The 49th Mixed Brigade (49.ª Brigada Mixta), was a mixed brigade of the Spanish Republican Army in the Spanish Civil War. It was formed in February 1937 at the Guadalajara Front.

This ill-fated military unit suffered heavy casualties over and over again during its involvement in different conflicts of the Civil War. It was finally terminated after the bombing of Xàtiva in February 1939.
==History==
===First phase===
The 49th Mixed Brigade was formed in Guadalajara with four battalions, the "Pablo Iglesias Battalion", the "Triunfo Battalion" and the "Guadalajara nº 1" and "Guadalajara nº 2" Battalions, which became the 193, 194, 195 and 196 battalions respectively. The commander was Infantry Lt. Colonel Ángel de la Macorra Carratalá, a retired commander living in Madrid at the beginning of the conflict. The new unit was placed under the XII Division of the IV Army Corps of the Central Army.

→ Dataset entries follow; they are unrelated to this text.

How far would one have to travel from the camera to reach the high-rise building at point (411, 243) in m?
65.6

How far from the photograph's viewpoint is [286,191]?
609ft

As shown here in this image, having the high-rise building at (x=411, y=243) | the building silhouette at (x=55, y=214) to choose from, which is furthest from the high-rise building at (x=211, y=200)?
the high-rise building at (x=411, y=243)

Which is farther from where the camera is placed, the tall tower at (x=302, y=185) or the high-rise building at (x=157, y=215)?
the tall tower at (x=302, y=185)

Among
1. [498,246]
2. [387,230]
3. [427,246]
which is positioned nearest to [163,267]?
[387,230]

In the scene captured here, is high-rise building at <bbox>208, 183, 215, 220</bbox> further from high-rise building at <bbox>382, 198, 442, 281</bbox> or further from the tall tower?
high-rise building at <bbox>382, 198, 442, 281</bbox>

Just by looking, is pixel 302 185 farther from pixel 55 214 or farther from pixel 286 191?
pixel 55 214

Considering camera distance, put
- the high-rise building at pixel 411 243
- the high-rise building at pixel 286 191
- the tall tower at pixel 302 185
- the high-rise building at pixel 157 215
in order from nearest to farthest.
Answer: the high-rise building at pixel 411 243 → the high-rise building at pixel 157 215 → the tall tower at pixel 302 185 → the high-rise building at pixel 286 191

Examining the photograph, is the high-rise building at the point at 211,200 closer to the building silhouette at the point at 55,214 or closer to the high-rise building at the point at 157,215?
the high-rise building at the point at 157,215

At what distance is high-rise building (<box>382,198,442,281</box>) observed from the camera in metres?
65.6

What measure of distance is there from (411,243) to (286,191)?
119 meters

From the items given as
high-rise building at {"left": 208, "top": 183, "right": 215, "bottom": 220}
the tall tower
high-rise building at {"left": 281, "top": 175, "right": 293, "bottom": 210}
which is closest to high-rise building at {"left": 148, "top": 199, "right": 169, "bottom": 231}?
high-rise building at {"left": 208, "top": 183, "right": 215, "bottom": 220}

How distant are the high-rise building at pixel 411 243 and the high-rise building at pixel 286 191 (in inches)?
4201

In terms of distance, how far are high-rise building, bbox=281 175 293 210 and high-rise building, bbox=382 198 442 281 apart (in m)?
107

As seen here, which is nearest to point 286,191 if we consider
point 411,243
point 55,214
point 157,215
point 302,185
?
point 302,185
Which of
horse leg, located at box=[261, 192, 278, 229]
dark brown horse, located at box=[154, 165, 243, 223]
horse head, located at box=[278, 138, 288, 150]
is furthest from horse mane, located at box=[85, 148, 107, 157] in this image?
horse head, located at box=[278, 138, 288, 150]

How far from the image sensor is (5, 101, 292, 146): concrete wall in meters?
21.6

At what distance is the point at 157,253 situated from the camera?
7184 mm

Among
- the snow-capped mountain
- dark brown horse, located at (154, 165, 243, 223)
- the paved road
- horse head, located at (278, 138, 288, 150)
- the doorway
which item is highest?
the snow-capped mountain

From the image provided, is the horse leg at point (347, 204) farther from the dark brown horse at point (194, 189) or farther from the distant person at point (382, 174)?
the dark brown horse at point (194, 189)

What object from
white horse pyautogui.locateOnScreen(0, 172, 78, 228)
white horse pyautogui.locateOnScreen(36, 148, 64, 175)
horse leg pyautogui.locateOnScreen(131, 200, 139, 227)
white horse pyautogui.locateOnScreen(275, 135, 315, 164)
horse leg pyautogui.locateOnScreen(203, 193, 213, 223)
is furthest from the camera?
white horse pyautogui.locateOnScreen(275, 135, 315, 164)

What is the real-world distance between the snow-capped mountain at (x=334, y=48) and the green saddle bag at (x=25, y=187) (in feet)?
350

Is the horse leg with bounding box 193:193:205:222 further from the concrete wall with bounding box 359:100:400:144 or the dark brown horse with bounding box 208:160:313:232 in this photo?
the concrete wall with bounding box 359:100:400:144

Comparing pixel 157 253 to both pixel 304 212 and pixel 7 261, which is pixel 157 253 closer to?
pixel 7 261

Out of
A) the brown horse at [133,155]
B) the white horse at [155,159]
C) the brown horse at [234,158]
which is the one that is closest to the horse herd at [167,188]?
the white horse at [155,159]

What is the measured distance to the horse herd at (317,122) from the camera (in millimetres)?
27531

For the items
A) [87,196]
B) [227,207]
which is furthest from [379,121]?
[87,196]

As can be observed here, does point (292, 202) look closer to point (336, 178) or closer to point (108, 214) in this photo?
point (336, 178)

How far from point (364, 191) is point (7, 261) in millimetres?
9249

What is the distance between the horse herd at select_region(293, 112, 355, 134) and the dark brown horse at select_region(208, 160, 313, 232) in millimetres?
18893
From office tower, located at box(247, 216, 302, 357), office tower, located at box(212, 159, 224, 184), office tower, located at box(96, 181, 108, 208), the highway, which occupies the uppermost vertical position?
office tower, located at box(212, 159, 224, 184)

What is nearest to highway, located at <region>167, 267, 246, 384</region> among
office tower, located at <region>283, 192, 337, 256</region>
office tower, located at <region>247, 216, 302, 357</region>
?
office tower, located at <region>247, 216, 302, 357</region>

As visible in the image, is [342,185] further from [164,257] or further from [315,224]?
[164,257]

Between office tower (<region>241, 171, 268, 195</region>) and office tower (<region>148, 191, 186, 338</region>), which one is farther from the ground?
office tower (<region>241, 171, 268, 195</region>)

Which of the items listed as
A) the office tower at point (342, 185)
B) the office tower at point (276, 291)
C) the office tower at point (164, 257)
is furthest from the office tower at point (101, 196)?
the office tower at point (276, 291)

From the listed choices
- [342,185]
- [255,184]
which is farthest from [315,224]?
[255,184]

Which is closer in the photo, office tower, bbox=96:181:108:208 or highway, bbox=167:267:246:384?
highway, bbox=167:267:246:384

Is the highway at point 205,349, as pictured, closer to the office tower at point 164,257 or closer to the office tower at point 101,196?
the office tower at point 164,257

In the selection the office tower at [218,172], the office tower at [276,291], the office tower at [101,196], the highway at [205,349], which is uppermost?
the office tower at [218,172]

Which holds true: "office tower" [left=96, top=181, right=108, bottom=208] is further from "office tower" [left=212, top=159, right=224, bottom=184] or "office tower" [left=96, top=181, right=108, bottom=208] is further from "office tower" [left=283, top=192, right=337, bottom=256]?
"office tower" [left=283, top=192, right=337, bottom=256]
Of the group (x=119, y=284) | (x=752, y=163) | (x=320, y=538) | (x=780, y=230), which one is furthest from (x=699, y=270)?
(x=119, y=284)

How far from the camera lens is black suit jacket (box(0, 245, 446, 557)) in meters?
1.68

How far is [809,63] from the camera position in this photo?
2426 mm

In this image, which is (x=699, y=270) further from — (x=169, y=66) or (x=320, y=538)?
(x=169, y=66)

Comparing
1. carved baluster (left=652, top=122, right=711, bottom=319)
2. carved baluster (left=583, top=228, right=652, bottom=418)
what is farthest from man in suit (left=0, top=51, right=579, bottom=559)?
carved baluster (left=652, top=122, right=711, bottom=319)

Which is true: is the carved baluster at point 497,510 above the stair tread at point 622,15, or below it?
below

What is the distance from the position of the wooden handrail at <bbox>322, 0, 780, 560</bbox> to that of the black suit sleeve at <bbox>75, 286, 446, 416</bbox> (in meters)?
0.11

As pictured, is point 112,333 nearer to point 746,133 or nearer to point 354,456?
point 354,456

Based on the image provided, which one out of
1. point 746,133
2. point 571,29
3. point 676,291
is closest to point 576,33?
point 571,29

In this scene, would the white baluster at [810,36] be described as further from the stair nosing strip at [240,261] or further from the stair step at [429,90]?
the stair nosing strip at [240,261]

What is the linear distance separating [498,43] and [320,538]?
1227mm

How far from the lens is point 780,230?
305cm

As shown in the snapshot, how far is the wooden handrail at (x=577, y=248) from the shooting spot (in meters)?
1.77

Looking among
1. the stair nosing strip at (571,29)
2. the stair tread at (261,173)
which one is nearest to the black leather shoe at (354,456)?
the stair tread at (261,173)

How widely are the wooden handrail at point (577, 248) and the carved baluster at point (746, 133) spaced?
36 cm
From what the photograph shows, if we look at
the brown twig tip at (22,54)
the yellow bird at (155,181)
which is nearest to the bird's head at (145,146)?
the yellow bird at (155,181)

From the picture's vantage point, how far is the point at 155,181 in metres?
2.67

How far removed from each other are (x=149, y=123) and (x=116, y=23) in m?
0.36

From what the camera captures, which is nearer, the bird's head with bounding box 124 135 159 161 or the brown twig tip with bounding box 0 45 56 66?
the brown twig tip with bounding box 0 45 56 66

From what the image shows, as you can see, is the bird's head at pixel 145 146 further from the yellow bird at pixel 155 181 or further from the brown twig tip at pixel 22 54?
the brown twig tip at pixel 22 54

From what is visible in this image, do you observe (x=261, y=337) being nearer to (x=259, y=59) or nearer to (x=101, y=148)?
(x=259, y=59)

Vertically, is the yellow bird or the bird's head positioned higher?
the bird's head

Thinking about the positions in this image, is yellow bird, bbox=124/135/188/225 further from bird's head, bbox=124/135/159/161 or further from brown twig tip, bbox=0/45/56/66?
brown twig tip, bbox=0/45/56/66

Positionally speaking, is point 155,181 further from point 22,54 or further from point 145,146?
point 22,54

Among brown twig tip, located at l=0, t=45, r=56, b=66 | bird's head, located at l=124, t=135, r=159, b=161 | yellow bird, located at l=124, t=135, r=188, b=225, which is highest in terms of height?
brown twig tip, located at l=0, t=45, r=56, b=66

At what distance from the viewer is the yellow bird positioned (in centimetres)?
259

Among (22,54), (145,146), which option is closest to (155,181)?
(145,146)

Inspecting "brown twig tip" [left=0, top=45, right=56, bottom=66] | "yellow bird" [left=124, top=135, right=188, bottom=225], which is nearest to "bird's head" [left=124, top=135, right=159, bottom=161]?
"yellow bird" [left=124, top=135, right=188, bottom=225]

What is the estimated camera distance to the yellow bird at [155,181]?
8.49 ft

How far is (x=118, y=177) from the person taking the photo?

On 9 March 1937 the 49th Mixed Brigade had its baptism of fire at the Guadalajara Front, where it became part of the Republican forces that fought the Fascist Italian Corpo Truppe Volontarie. Anti-Fascist Italian Major Arturo Zanoni took the command of the unit relieving de la Macorra for a brief period of time. He was then replaced by Infantry Commander Fulgencio González Gómez who had been captain at the 15th Almansa Regiment (Regimiento Almansa nº 15) in Tarragona. The commissar was Francisco Antón Sanz. After the Battle of Guadalajara the unit was sent to the Extremadura front on 14 May. Thereafter it joined the Cuenca Autonomous Group (Agrupación Autónoma de Cuenca) and went to the Huesca Front, returning to Madrid shortly after the failed offensive.

===Battle of Brunete===
On 8 July the 49th Mixed Brigade became part of the vanguard at the Battle of Brunete and after three days the brigade was placed under the A Division (División A) of the V Army Corps of the Central Army. Its mission was to advance from Portillera de las Rozas until the Vértice Cristo along the Majadahonda-Boadilla del Monte road until reaching the Vértice Manilla behind Romanillos. On 12 July the brigade crossed to the right flank and after two days it was made part of the Durán Division. During the night of the 24 to 25 July it relieved the 10th Mixed Brigade at the Perales River. Towards the final phase of the fight at Brunete it was placed under the V Army Corps and at the end of the battle it became part of the XLVII Division of the XVIII Army Corps.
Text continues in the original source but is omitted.